Another uncertainty is what might result from any potential Culinary Union opposition to the Venetian's recruiting and employment programs. The union wants the resort to recognize it as the bargaining agent for future employees, while Adelson wants the workers to make their own choices on union representation.

Union officials aren't saying what they plan. But Culinary members picketed the Frontier for years before it was sold to an owner willing to bargain, and some observers expect the union to pursue a similar strategy at the Venetian.

Weidner, though, says the resort will offer wages equal to or higher than union scale and a flexible benefits program likely to convince workers to reject Culinary representation.

He also says he and Adelson believe the revenue projections are attainable. And he points to the complex, multi-layered structure of the Venetian's business plan and the resort owner's related business experiences as reasons for that confidence.

Adelson created COMDEX, the world's largest trade show, and ran it for years before selling it in 1995 for nearly $900 million. The former owner of Tristar Airlines, Adelson also operates GWV, the Northeast's biggest tour wholesaler.

Adelson bought the Sands in 1989 from MGM Grand Inc. and built a 1.15 million square-foot Sands Expo & Convention Center in the back of the 63-acre site. As time progressed, he decided to raze the aging Sands and replace it with a new, themed resort, settling on Venice after honeymooning there with his wife, Miriam.

In planning the new resort, Adelson joined a handful of other casino owners who'd concluded Las Vegas could no longer continue to grow solely by offering low-cost rooms and inexpensive buffets to inveterate gamblers. He believed the market's future depended on attracting a new breed of customers.

His experiences convinced him the convention and trade-show business was an underserved niche in the Las Vegas market. He saw an opportunity to build an all-suites hotel that would cater conventioneers during slow midweek periods and draw tourists and gamblers on weekends.

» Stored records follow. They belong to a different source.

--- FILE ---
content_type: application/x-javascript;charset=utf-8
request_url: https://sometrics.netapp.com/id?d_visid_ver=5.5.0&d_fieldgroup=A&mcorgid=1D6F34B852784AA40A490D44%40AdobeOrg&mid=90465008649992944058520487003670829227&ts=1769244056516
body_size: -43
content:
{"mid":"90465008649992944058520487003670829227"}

He believed the business and leisure travelers he planned to target would be attracted by the suites, with their sunken living rooms, raised sleeping areas, marble bathrooms and other amenities.

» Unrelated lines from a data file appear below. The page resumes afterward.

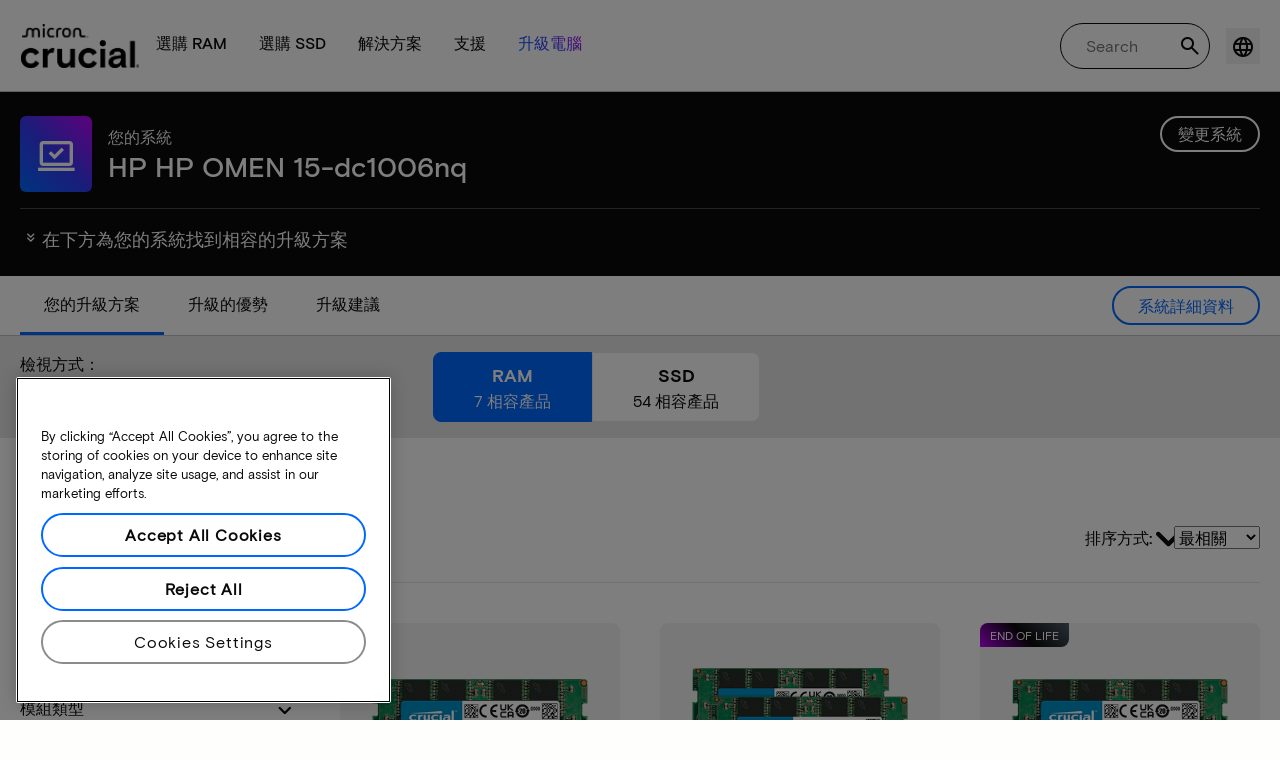

--- FILE ---
content_type: application/javascript;charset=utf-8
request_url: https://prod-cpg-cloud-tw.crucial.com/etc.clientlibs/core/wcm/components/commons/datalayer/v2/clientlibs/core.wcm.components.commons.datalayer.v2.lc-1e0136bad0acfb78be509234578e44f9-lc.min.js
body_size: 574
content:
if(!Element.prototype.matches)Element.prototype.matches=Element.prototype.msMatchesSelector||Element.prototype.webkitMatchesSelector;if(!Element.prototype.closest)Element.prototype.closest=function(s){var el=this;if(!document.documentElement.contains(el))return null;do{if(el.matches(s))return el;el=el.parentElement||el.parentNode}while(el!==null&&el.nodeType===1);return null};
if(!Array.prototype.find)Object.defineProperty(Array.prototype,"find",{value:function(predicate){if(this==null)throw TypeError('"this" is null or not defined');var o=Object(this);var len=o.length>>>0;if(typeof predicate!=="function")throw TypeError("predicate must be a function");var thisArg=arguments[1];var k=0;while(k<len){var kValue=o[k];if(predicate.call(thisArg,kValue,k,o))return kValue;k++}return undefined},configurable:true,writable:true});
(function(){var dataLayerEnabled;var dataLayerName;var dataLayer;function addComponentToDataLayer(component){dataLayer.push({component:getComponentObject(component)})}function attachClickEventListener(element){element.addEventListener("click",addClickToDataLayer)}function getComponentObject(element){var component=getComponentData(element);var componentID=Object.keys(component)[0];if(component&&component[componentID]&&!component[componentID].parentId){var parentElement=element.parentNode.closest("[data-cmp-data-layer], body");
if(parentElement)component[componentID].parentId=parentElement.id}return component}function addClickToDataLayer(event){var element=event.currentTarget;var componentId=getClickId(element);dataLayer.push({event:"cmp:click",eventInfo:{path:"component."+componentId}})}function getComponentData(element){var dataLayerJson=element.dataset.cmpDataLayer;if(dataLayerJson)return JSON.parse(dataLayerJson);else return undefined}function getClickId(element){if(element.dataset.cmpDataLayer)return Object.keys(JSON.parse(element.dataset.cmpDataLayer))[0];
var componentElement=element.closest("[data-cmp-data-layer]");return Object.keys(JSON.parse(componentElement.dataset.cmpDataLayer))[0]}function onDocumentReady(){dataLayerEnabled=document.body.hasAttribute("data-cmp-data-layer-enabled");if(dataLayerEnabled){dataLayerName=document.body.getAttribute("data-cmp-data-layer-name")||"adobeDataLayer";dataLayer=window[dataLayerName]=window[dataLayerName]||[];var components=document.querySelectorAll("[data-cmp-data-layer]");var clickableElements=document.querySelectorAll("[data-cmp-clickable]");
components.forEach(function(component){addComponentToDataLayer(component)});clickableElements.forEach(function(element){attachClickEventListener(element)});dataLayer.push({event:"cmp:loaded"})}}if(document.readyState!=="loading")onDocumentReady();else document.addEventListener("DOMContentLoaded",onDocumentReady)})();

He expected the resort to attract higher-budget business and free and independent travelers, resulting in a higher-budget customer mix year-round. This would reduce the company's reliance on lower-budget tour-and-travel customers.

Adelson included 500,000 square feet of meeting space in the new resort that, added to the Sands' Expo Center, would bring total meeting space to 1.65 million square feet and enable the complex to compete effectively with the Las Vegas Convention Center and the new MGM Grand Inc. convention facility.

The Venetian's Congress center would be used to draw business conferences and upscale business events that would generate room-night demand during the move-in/move-out periods at the Expo Center.

But Adelson decided to hedge his bets, theorizing he'd get more return and run less risk if he "outsourced" key parts of the resort, such as restaurants, retail, entertainment and even the heating and air-conditioning.

The latter facility, for example, is being built at a cost of $67 million by Atlantic-Pacific Las Vegas LLC, a joint venture formed by subsidiaries of the utility holding companies Atlantic Energy Inc. and Pacific Enterprises.

The venture will sell heating, ventilation and air-conditioning services to the Venetian and its various affiliates, as well as to each independently owned restaurant, retail outlet and entertainment providers.

Adelson also opted against operating restaurants. The Venetian will offer room-service food and banquets to its customers, but all other food outlets will be leased and operated independently, as will an expected 55 retail shops in the resort's 500,000-square-foot mall.

In theory, the result would add value to the investment of Adelson and his creditors. Adelson himself put up $95.3 million in cash and contributed 45 acres with an appraised value of $225 million to the project.

His total investment of $320.5 million, coupled with the projected debt, would raise the project's cost to $1.25 billion. And with the retailers, restaurateurs and entertainment providers adding an estimated $300 million of their own to finish off their leased spaces, the Venetian's final cost would exceed $1.5 billion.